An integrating sphere (or Ulbricht sphere) operates base on two principles: the diffraction or scattering of light inside a sphere and the diffusion of this light in such a way that it strikes certain light probing detectors.
The Functions Of The Integrating Sphere
The main function of an integrating sphere is to measure divergent light sources. As the name implies, it is spherical in shape (although several models are have a cuboid outer housing) and it is hollow. This construction is based, in part on the structure of base spheres. The sphere is internally coated with a highly reflective surface. Inside, it contains a variety of specialized equipment, such as baffles and detector ports. There is an entry opening for divergent light to enter whereupon approximately 99% of this light is diffracted throughout the sphere. This scatters, or diffracts, the light multiple times as if it were in a clear prism, causing each individual beam to reach the same intensity. A photo detector housed inside the sphere receives this intensity if it is struck by one of the beams and measures the proportional power (a sum of all ambient light inside the sphere) of the divergent light beam. The resulting radiance exiting the sphere extends for a full hemisphere while the irradiance striking the internal sphere wall is incident from a full hemisphere.

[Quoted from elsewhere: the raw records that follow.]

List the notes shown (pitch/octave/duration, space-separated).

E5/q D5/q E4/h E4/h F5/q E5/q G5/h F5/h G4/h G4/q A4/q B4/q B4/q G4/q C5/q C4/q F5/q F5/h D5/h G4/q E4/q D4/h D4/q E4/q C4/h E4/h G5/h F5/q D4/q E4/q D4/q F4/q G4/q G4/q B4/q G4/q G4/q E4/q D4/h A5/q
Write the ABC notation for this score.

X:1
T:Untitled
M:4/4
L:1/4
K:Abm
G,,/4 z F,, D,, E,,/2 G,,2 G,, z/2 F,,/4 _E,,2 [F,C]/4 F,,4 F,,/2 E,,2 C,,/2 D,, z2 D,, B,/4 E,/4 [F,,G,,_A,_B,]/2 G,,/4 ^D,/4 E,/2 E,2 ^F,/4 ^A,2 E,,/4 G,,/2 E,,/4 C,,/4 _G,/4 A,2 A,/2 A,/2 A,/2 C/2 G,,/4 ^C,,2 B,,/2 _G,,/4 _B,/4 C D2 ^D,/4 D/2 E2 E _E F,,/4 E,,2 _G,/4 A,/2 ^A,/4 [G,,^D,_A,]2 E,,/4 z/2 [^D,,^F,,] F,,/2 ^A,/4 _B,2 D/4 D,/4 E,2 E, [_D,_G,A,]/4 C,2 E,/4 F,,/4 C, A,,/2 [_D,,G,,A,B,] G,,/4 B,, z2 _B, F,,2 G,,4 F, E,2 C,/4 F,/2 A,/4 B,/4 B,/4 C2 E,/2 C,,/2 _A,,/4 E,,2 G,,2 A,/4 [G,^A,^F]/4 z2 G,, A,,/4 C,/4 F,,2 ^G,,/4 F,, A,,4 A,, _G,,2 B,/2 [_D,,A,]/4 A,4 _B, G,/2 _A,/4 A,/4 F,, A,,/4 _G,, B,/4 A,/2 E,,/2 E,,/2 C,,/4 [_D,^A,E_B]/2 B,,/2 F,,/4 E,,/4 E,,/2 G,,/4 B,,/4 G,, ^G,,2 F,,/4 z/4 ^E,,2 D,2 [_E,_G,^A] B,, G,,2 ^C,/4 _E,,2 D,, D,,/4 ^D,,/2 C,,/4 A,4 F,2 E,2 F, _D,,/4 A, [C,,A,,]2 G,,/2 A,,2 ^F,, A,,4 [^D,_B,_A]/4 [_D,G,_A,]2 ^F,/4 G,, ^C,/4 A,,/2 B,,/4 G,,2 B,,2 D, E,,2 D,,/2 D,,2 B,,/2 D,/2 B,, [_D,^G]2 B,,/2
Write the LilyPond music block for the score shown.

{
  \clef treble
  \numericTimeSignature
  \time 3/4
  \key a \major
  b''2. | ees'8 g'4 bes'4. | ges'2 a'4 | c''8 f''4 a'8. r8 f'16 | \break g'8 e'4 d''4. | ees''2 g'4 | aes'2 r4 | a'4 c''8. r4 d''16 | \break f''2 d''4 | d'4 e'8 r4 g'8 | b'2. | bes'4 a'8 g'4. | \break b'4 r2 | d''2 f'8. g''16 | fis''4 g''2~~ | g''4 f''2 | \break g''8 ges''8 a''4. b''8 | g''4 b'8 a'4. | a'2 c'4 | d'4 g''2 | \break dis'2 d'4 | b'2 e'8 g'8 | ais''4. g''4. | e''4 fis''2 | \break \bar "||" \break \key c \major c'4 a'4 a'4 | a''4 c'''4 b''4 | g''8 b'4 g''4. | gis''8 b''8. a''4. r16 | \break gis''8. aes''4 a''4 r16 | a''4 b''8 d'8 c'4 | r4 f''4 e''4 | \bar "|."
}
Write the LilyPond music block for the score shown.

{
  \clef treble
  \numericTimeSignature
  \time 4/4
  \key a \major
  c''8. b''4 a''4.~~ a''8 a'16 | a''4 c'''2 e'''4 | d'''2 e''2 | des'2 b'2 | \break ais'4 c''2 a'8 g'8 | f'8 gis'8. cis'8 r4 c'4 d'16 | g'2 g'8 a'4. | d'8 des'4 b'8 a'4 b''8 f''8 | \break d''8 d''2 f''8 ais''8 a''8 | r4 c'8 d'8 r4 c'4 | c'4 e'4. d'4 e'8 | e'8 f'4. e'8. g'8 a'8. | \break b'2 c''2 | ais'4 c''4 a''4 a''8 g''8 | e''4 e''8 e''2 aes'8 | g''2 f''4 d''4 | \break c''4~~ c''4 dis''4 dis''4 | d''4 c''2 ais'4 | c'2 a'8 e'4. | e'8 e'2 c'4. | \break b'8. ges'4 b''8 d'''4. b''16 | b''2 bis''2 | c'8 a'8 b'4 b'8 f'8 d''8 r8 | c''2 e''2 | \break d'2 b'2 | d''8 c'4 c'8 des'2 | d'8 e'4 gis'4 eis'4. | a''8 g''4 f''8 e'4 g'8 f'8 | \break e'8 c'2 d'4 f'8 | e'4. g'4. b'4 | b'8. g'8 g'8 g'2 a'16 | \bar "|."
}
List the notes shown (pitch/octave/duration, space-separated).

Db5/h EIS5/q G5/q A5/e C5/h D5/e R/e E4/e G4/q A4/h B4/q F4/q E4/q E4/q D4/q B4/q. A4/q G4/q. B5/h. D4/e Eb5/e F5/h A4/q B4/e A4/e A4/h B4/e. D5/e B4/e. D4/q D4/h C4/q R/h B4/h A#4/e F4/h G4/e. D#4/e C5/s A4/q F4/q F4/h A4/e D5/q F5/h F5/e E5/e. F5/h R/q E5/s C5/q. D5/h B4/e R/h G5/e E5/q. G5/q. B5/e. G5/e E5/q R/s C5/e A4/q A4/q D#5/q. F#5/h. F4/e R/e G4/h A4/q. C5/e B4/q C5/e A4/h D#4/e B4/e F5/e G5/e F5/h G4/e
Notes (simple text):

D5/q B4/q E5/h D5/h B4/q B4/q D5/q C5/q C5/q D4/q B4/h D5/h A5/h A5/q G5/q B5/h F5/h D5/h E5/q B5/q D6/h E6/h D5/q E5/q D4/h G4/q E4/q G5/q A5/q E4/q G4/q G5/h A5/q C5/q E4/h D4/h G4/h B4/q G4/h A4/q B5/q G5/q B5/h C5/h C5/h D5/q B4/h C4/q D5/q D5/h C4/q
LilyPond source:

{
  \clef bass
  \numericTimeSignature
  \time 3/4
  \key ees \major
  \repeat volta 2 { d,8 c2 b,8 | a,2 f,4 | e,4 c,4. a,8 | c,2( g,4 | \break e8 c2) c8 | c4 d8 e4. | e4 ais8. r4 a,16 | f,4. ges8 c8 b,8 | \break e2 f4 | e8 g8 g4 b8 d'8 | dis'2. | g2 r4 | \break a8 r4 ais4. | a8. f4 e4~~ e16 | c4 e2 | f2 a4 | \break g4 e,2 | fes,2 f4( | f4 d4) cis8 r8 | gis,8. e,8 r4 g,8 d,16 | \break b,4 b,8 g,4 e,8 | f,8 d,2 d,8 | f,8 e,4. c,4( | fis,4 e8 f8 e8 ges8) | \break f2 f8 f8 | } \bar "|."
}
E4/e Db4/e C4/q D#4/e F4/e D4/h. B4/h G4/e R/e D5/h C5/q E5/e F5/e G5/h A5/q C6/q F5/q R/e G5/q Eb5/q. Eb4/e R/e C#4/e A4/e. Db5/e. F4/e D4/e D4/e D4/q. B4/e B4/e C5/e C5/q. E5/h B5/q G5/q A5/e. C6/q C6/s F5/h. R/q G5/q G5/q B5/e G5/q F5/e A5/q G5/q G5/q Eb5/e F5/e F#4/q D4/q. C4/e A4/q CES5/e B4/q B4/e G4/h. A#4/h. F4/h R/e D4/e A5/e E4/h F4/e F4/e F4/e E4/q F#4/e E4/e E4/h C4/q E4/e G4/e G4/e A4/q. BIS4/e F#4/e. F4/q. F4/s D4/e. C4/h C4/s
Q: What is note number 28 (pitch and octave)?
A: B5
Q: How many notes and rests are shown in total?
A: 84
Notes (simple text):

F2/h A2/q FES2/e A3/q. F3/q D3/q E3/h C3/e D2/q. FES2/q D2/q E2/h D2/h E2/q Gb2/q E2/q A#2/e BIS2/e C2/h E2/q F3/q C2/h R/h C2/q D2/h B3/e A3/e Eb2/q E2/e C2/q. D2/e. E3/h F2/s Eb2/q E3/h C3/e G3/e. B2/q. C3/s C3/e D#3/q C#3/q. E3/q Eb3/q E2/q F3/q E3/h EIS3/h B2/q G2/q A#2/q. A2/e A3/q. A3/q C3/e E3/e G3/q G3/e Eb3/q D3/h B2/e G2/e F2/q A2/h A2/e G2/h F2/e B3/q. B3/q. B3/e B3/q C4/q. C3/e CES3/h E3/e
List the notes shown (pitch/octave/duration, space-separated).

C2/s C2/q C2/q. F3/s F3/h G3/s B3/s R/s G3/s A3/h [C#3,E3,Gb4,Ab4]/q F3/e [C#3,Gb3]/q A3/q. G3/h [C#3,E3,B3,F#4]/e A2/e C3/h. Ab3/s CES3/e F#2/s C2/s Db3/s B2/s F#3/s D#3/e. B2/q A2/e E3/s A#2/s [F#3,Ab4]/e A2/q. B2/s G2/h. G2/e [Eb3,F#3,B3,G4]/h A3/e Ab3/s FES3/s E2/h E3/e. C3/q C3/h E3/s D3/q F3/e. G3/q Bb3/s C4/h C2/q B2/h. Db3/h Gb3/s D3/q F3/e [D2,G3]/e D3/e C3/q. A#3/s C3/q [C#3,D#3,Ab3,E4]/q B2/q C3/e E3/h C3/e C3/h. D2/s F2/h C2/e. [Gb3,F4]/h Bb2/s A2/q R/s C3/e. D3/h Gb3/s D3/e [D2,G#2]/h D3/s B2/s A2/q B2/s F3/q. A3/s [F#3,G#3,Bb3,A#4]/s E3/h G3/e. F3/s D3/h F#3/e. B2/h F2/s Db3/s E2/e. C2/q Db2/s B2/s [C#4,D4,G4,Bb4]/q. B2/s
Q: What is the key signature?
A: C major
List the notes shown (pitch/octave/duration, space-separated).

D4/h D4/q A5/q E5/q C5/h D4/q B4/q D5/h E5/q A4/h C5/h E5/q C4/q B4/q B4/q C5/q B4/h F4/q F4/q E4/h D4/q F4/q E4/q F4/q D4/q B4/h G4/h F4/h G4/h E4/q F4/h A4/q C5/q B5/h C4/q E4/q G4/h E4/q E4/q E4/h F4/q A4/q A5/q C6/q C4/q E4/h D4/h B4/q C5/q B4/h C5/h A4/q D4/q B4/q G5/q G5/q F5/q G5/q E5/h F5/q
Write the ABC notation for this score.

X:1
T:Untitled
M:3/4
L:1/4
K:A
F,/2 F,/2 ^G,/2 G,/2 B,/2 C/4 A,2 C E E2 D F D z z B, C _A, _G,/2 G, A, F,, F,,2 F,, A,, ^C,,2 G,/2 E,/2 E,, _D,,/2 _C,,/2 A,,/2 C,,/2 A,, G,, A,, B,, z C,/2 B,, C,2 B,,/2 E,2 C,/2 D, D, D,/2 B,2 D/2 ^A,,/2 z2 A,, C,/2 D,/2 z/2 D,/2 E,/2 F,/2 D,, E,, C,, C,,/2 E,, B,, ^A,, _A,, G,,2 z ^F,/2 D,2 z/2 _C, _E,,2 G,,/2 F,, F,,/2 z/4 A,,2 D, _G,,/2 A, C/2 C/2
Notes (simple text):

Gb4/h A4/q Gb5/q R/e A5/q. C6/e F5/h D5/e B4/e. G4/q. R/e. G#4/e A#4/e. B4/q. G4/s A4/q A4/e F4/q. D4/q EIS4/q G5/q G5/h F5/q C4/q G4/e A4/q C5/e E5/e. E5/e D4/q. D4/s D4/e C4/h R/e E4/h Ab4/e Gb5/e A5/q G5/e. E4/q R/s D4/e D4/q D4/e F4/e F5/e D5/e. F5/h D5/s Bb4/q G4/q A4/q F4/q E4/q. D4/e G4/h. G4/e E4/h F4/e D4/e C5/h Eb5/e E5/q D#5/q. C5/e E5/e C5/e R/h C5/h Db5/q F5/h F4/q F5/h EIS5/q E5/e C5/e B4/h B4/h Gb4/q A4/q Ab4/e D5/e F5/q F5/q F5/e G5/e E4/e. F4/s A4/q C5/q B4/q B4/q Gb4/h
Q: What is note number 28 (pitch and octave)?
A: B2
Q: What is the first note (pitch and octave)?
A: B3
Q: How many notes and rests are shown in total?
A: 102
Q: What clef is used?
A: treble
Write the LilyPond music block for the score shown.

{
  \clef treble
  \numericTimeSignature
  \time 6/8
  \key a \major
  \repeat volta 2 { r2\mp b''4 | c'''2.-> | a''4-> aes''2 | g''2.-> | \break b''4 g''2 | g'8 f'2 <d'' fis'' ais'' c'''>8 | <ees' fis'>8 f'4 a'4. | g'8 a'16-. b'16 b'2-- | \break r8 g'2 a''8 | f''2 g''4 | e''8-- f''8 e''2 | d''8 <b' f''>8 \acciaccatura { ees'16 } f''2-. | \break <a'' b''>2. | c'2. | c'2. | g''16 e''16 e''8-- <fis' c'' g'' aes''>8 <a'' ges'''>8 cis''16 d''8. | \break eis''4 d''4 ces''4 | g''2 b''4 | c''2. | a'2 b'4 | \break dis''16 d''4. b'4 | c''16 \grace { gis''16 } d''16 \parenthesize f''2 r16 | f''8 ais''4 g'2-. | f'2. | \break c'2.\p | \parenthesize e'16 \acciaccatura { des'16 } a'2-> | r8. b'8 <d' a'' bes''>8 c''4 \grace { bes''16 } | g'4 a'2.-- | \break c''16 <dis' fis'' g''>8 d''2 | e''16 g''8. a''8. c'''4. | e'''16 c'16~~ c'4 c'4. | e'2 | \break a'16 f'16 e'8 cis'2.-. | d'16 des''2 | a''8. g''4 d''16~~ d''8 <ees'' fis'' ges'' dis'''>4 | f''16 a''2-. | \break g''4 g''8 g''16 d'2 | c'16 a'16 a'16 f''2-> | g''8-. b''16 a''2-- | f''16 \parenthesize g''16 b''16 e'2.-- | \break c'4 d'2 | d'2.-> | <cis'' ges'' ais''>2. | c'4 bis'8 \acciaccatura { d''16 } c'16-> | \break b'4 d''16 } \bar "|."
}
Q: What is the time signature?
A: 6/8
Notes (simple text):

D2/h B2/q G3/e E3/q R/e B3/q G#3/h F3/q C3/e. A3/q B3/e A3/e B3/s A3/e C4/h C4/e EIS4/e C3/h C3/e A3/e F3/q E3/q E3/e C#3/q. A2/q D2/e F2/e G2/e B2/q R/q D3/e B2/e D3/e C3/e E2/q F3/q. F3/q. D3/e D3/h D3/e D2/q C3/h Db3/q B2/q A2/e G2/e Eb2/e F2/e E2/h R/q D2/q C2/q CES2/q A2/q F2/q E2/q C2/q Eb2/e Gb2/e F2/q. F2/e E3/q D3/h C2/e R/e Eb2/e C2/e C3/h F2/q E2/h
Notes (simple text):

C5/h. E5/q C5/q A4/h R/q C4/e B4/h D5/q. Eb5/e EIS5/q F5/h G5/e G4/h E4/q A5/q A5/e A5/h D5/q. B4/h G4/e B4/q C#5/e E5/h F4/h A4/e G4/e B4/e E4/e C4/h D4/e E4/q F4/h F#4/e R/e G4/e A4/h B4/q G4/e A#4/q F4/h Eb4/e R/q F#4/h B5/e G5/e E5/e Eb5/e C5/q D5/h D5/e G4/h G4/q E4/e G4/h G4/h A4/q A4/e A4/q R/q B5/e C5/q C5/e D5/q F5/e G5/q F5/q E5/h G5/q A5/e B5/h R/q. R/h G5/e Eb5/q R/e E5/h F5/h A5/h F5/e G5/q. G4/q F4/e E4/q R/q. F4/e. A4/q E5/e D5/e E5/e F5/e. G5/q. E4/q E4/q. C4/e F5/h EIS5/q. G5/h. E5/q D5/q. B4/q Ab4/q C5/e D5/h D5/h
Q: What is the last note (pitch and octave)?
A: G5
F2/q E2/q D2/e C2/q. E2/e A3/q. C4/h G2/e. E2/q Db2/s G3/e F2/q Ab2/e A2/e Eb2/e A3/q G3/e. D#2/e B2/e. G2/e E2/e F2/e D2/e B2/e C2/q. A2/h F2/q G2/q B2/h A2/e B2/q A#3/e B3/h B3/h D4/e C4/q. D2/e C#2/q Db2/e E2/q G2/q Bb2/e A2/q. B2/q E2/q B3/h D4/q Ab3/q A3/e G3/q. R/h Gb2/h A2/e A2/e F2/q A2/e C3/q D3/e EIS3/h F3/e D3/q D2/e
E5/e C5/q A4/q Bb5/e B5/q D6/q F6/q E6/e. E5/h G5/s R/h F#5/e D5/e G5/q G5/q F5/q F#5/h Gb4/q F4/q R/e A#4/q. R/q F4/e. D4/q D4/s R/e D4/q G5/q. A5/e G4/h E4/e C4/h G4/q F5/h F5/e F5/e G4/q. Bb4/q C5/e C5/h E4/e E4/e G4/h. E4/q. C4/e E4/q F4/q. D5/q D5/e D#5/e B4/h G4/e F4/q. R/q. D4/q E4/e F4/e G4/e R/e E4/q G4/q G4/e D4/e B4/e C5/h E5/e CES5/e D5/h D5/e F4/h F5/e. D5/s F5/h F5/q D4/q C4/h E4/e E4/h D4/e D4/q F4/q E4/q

Integrating spheres must have a uniform reflective surface with a diffuse reflectivity that is at or near 100%. Proper calibration and configuration of the sphere and any related equipment is of the utmost importance in order to gain accurate, reliable readings. There are different reflective coatings that must be used at wavelengths (visible, infrared, and ultraviolet). Each coating must maintain the absence of fluorescence as the absorption of short-wavelength light by fluorescent materials can negatively affect the detector’s measurements.
The Uses Of The Integrating Sphere
The integrating sphere has several uses in photonics. Historically, it has been extensively used to measure luminous flux. The ongoing study of luminous flux has paved the way for common products such as LED and LCD backlights. Because of its properties as a uniform radiance source, the sphere can be used for imaging and nonimaging illumination. The sphere’s geometry allows it to capture and measure the power of laser diode beams. By increasing the number of ports and adjusting the sphere size, the sphere can take measurements from various incident angles. Measuring reflectance and transmittance of scattering materials remains the most prominent application of the integrating sphere. Similar to spectroscopy, the sphere’s readings can aid in classification or various materials. Products also have their place in radiometry. This is due to the spheres’ ability to collect all of a sample’s reflected radiation. Prior to the the introduction of the integrating sphere, it was nearly impossible to carry out field radiometry without getting erroneous results. Currently, integrating spheres have three main applications: light detectors (LSD), light sources (ISS), and integrating spheres for photometric material properties (ISMP). The internal configuration of structures and diffraction components varies between each sphere.